### [Assignment]
Copy out the full listing below for the paper on mutagen formation potential of river water, word for word.

### [Page text]
*** Begin section ***

WIT Press


Mutagen Formation Potential Of River Water And Removal Of Mutagen Precursor By Activated Carbon

Price

Free (open access)

Paper DOI

10.2495/RM070491

Volume

104

Pages

10

Published

2007

Size

347 kb

Author(s)

H. Takanashi, T. Nakajima, A. Ohki, S. Kokubu, M. Hirata & T. Hano

Abstract

The mutagen formation potential (MFP) was measured for the river water, the raw sewage and the effluent of the sewage works by means of the Ames Salmonella mutagenicity assay. MFP of the river water samples ranged from 1,200 to 22,000 net revertant colonies per liter of sample water. MFP of the effluent was from 5,300 to 22,000 net revertant colonies per liter. This survey showed that the removal percentages of dissolved organic carbon (DOC) at the sewage works were 62.0-79.3%. It also showed that MFP reductions at the same sewage works were 37.5-62.9%. There was no significant correlation observed between MFP and organic matter concentration for the river water samples. However, a weak correlation between ammonia nitrogen and MFP was observed for the same river water samples. These results indicate that MFP cannot be accurately estimated by use of the conventional water quality indices. When the samples contain a high concentration of ammonia nitrogen, it is difficult to control the amount of free chlorine dosages stoichiometrically, possibly resulting in the overdose of chlorine. An overdose of chlorine may cause further formation of mutagens. The isotherm of mutagen precursors adsorption onto the activated carbon (OL 20x50), which was purchased from Calgon Mitsubishi Chemical Corporation, was studied using river water in order to explore the means of removing mutagen precursors from raw water used for the water supply. The adsorption isotherm attained fit well into the Freundlich model. Keywords: Ames Salmonella assay, chlorination, mutagenicity, mutagen formation potential, river water, sewage, activated carbon, adsorption isotherm.

*** End section ***

### [Collected data]
*** Begin section ***

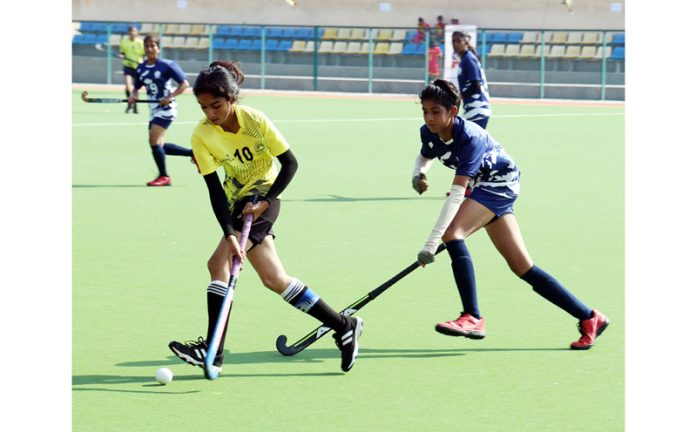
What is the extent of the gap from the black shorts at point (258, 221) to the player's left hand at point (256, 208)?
33 millimetres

*** End section ***

### [Response to the task]
WIT Press


Mutagen Formation Potential Of River Water And Removal Of Mutagen Precursor By Activated Carbon

Price

Free (open access)

Paper DOI

10.2495/RM070491

Volume

104

Pages

10

Published

2007

Size

347 kb

Author(s)

H. Takanashi, T. Nakajima, A. Ohki, S. Kokubu, M. Hirata & T. Hano

Abstract

The mutagen formation potential (MFP) was measured for the river water, the raw sewage and the effluent of the sewage works by means of the Ames Salmonella mutagenicity assay. MFP of the river water samples ranged from 1,200 to 22,000 net revertant colonies per liter of sample water. MFP of the effluent was from 5,300 to 22,000 net revertant colonies per liter. This survey showed that the removal percentages of dissolved organic carbon (DOC) at the sewage works were 62.0-79.3%. It also showed that MFP reductions at the same sewage works were 37.5-62.9%. There was no significant correlation observed between MFP and organic matter concentration for the river water samples. However, a weak correlation between ammonia nitrogen and MFP was observed for the same river water samples. These results indicate that MFP cannot be accurately estimated by use of the conventional water quality indices. When the samples contain a high concentration of ammonia nitrogen, it is difficult to control the amount of free chlorine dosages stoichiometrically, possibly resulting in the overdose of chlorine. An overdose of chlorine may cause further formation of mutagens. The isotherm of mutagen precursors adsorption onto the activated carbon (OL 20x50), which was purchased from Calgon Mitsubishi Chemical Corporation, was studied using river water in order to explore the means of removing mutagen precursors from raw water used for the water supply. The adsorption isotherm attained fit well into the Freundlich model. Keywords: Ames Salmonella assay, chlorination, mutagenicity, mutagen formation potential, river water, sewage, activated carbon, adsorption isotherm.